Task requirements:
According to the passage about the television series Revolver, in which newspaper did Philip Purser call the show "a deplorable entertainment"?

Excerpted passage:
The critics naturally detested the show, not because of any humorous failings but because they both feared and failed to understand the musical concept. Philip Purser in The Sunday Telegraph called it ‘a deplorable entertainment’, while The Sunday Times suggested that encouraging the Sex Pistols in this way might lead young people into a life of crime. Peter wrote to the letters page in mock appreciation, claiming that ‘I myself turned to crime on learning that my idol, Robert Mitchum, had been convicted on a drugs charge.’21 The barrage of criticism had its effect, though. After a successful pilot in a prime Saturday evening placing in March, the series proper was moved by frightened TV executives to a late night ghetto slot in July which varied from region to region; the resulting paucity of viewers in relation to the size of the programme budget inevitably condemned it to be viewed officially as a failure. Peter, who had only signed up for Revolver on the basis that it would be a Saturday evening primetime show, was furious and depressed. Just as luck seemed to have been on his side throughout the early part of his career, it seemed now to be deserting him utterly.

Records shown:

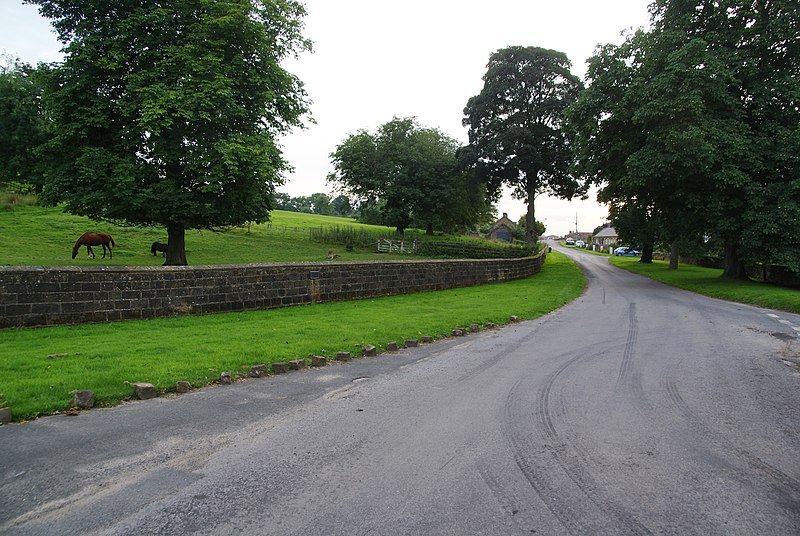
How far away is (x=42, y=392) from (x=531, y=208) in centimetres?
4171

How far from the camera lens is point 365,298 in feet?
51.3

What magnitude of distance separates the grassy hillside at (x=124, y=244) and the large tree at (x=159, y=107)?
522cm

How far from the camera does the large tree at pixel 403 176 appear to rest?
47.3 meters

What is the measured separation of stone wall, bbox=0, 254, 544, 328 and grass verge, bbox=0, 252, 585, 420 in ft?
1.30

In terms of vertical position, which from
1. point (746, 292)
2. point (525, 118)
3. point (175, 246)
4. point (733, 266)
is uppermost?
point (525, 118)

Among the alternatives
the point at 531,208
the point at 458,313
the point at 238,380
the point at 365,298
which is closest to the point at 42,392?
the point at 238,380

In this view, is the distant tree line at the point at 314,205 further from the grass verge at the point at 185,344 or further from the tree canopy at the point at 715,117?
the grass verge at the point at 185,344

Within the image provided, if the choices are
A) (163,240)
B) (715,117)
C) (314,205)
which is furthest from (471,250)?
(314,205)

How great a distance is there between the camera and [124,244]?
29531mm

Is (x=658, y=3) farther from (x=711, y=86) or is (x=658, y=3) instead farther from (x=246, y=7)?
(x=246, y=7)

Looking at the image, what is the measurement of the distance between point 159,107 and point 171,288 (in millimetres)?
7596

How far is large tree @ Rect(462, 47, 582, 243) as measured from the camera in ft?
129

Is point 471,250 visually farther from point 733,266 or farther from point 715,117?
point 715,117

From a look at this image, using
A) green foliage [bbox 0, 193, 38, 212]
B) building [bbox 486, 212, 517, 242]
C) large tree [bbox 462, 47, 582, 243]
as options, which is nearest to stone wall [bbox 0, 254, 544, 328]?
large tree [bbox 462, 47, 582, 243]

Exercise answer:
The Sunday Telegraph